Blood Brothers: Dragon Embers (Note: Also known as Blood Brothers: Fury of the Dragon for Netflix releases.) (Malay: Blood Brothers: Bara Naga) is a 2025 Malaysian Malay-language action thriller film directed by Syafiq Yusof and Abhilash Chandra, starring Sharnaaz Ahmad, Shukri Yahaya, Syafiq Kyle, Syazwan Zulkifly, Amelia Henderson, Wan Hanafi Su, and Zamarul Hisham. The film was released in cinemas on 10 April 2025 to commemorate the 40th anniversary of Skop Productions.

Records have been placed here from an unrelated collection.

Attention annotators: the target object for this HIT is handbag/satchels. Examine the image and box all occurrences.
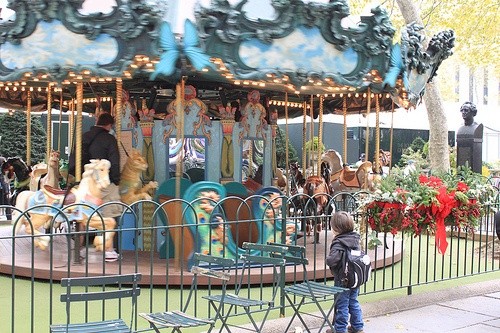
[68,130,103,179]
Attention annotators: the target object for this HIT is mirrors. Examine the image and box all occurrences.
[240,137,265,186]
[166,136,207,182]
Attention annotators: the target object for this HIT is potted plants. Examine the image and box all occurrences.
[304,136,325,159]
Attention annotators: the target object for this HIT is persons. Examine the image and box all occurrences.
[68,112,124,262]
[356,153,365,168]
[325,211,370,333]
[459,102,477,126]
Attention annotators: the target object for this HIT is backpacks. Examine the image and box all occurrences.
[330,244,372,289]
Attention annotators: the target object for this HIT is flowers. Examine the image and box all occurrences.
[363,170,489,255]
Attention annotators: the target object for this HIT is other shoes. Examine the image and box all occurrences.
[105,250,123,260]
[348,325,365,333]
[326,329,346,333]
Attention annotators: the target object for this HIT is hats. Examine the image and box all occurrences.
[0,157,5,165]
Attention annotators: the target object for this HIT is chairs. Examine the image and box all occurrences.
[49,241,350,333]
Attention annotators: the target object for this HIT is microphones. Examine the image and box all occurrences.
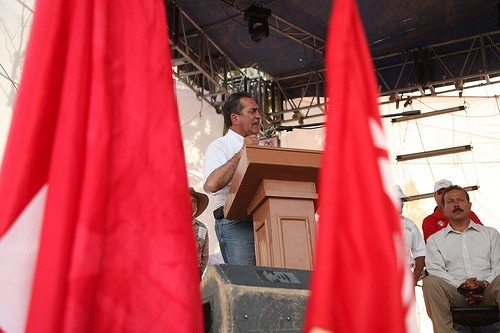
[265,125,277,138]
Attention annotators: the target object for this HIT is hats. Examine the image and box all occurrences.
[434,179,452,193]
[397,185,410,198]
[189,187,209,218]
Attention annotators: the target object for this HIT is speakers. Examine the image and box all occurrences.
[200,263,314,333]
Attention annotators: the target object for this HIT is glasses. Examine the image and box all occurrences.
[243,130,267,141]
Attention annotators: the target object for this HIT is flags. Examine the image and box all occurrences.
[304,0,422,333]
[1,0,206,333]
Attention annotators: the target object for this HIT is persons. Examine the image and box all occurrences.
[425,185,500,333]
[189,186,212,333]
[422,180,483,245]
[204,90,281,265]
[396,186,426,288]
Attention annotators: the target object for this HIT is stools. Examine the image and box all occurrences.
[453,306,500,327]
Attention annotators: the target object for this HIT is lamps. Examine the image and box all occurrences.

The film received positive reviews from critics who praised action, acting, direction and cinematography but criticize the plot, twist and lack of character development. It grossed over 80 million at the box office against its 7 million budget, making it the second highest grossing local film in Malaysia after Mat Kilau. A sequel is reportedly in development.

== Cast ==
- Sharnaaz Ahmad as Ghaz
- Shukri Yahaya as Fadlan
- Syafiq Kyle as Ariff
- Syazwan Zulkifly as Jaki
- Amelia Henderson as Sheila
- Wan Hanafi Su as Dato Zul
- Zamarul Hisham as DSP Adlin
- Dini Schatzmann as Daniel
- Andy Teh as Pablo
- Irfan Zaini as Malik
- Tracie Sinidol as Mira
- Amir Nafis as Amir
- Jovi Heng as Bos Johnny
- Ray Dapdap as Bos Sam
- Mikael Noah as Adi
- Ayam Fared as Ayam
- Hushairy Hussein as Ayah Mus
- Tong Bing Yu as Madam Rita
- Razib Salimin as Sham
- Anthony Stephen as Bos Ram
- Qaid Aqwa as Young Fadlan

== Reception ==
=== Box office ===

Blood Brothers: Bara Naga opened to strong commercial success. The film grossed RM9.2 million within its first two days of release, including previews. By the third day, earnings had reached RM14.9 million, surpassing its RM7 million production budget. After four days, the film accumulated RM21 million, making it one of the highest-grossing Malaysian films of 2025.

===Home media===
Blood Brothers: Bara Naga was released on Netflix on August 10, 2025

==Novelization==
A novelization by Dr. Anwar Fazal and Amshida Ahmad Rani was published by WhiteCoat Group on May 23, 2025.

==Future==
Following its phenomenal success, Abhilash stated that a sequel was in development, during fan meet at GSC Nu Sentral, with the title Blood Brothers 2: Perang Naga.